▶ _EXCERPTED TEXT_:
━━━━━━━━━━━━━━━━━━━━

Our new video by Kris Guay

And yeah we’re kind of jazzed about it

By now many of you have seen our new promo video on the website. And if you haven’t yet, you can take a look right here.

MIT: Live the Puzzle from MIT Admissions on Vimeo.

When we re-launched our new site last summer with a new design and streamlined navigation, we also made room for video to be featured right on the homepage. Its part of our overall communication strategy to showcase a constantly changing mix of videos — from old classics dug up from the admissions vault like MIT the Movie and vintage television news footage of one of MIT’s most famous hacks of all time, to music videos like the one we featured of MIT’s amazing acapella group the Logarhythms and student made videos from the Freshman Arts Program.

But its also part of our plan to create some promotional videos of our own to show today’s MIT, in all its living, breathing color.

We’ve already heard from many in early focus group testing who told us they loved the video, and we also heard from some who said, “Yeah, but how come you are not showing the real MIT? You know, the science and research and engineering MIT? We want more of that super cool movable wall and we want to see more robots in the Media Lab.” And to that I say, of course, that’s MIT alright, and we plan to show you more of that in the coming months, so stay tuned.

But for this video, it was our goal to give prospective students a feel for our campus and what it looks like,  full of awesome buildings– some majestic and some kinda weird– and plenty of open green spaces. And we wanted everyone to know that, yes, we really do have sports here at MIT and a lot of students take part in them at a very high level. But mostly we wanted it to tell a story of what our community really loves about being at MIT.

━━━━━━━━━━━━━━━━━━━━

▶ _SUPPLIED DATA_:
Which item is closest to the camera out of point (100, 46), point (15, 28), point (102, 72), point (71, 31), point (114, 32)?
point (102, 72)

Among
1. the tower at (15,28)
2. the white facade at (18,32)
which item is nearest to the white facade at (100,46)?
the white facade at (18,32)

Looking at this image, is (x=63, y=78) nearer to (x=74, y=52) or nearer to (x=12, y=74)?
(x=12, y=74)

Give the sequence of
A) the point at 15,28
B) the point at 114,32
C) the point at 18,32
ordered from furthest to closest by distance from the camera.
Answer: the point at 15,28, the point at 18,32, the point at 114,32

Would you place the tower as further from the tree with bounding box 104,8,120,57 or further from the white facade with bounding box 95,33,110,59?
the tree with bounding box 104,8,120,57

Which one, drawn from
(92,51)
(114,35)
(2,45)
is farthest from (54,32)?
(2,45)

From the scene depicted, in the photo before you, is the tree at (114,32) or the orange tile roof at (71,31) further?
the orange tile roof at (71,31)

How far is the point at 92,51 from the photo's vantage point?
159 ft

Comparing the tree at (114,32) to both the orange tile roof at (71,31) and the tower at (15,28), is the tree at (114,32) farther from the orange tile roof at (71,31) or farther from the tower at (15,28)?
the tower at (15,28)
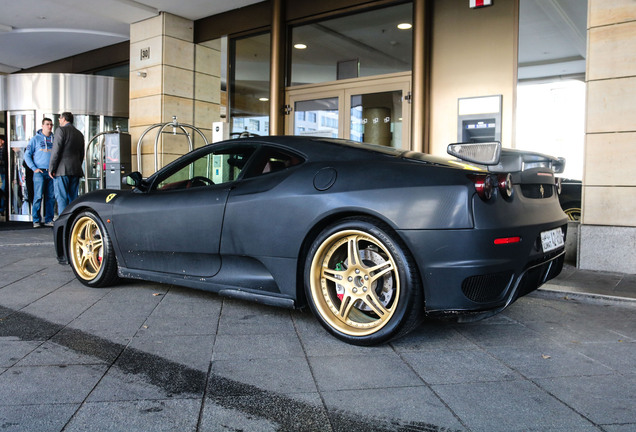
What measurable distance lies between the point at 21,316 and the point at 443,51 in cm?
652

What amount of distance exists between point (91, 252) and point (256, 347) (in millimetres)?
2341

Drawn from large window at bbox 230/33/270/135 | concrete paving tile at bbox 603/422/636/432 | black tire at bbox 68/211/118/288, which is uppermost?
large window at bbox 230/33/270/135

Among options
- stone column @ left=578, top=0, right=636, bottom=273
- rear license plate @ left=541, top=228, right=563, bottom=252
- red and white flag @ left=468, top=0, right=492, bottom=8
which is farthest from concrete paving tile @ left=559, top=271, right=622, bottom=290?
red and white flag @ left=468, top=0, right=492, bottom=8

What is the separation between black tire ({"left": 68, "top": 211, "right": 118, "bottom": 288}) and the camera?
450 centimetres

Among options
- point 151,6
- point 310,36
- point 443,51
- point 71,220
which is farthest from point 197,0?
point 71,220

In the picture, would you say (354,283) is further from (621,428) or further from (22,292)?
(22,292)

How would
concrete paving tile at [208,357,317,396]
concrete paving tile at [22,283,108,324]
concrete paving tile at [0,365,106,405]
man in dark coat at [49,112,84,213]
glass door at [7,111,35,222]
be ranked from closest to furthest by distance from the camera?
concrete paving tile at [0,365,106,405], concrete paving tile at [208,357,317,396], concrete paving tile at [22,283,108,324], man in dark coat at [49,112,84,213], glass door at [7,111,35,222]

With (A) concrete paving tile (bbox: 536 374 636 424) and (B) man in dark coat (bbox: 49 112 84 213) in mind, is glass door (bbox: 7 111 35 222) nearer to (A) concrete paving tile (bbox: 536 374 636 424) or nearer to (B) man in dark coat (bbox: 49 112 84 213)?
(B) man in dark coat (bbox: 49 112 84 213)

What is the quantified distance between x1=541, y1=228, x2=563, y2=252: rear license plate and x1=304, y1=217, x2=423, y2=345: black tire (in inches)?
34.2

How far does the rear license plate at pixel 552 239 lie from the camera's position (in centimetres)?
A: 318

━━━━━━━━━━━━━━━━━━━━

▶ _TASK OBJECTIVE_:
Copy out the post about MIT's new promo video, word for word and in full.

▶ _SOLUTION_:
Our new video by Kris Guay

And yeah we’re kind of jazzed about it

By now many of you have seen our new promo video on the website. And if you haven’t yet, you can take a look right here.

MIT: Live the Puzzle from MIT Admissions on Vimeo.

When we re-launched our new site last summer with a new design and streamlined navigation, we also made room for video to be featured right on the homepage. Its part of our overall communication strategy to showcase a constantly changing mix of videos — from old classics dug up from the admissions vault like MIT the Movie and vintage television news footage of one of MIT’s most famous hacks of all time, to music videos like the one we featured of MIT’s amazing acapella group the Logarhythms and student made videos from the Freshman Arts Program.

But its also part of our plan to create some promotional videos of our own to show today’s MIT, in all its living, breathing color.

We’ve already heard from many in early focus group testing who told us they loved the video, and we also heard from some who said, “Yeah, but how come you are not showing the real MIT? You know, the science and research and engineering MIT? We want more of that super cool movable wall and we want to see more robots in the Media Lab.” And to that I say, of course, that’s MIT alright, and we plan to show you more of that in the coming months, so stay tuned.

But for this video, it was our goal to give prospective students a feel for our campus and what it looks like,  full of awesome buildings– some majestic and some kinda weird– and plenty of open green spaces. And we wanted everyone to know that, yes, we really do have sports here at MIT and a lot of students take part in them at a very high level. But mostly we wanted it to tell a story of what our community really loves about being at MIT.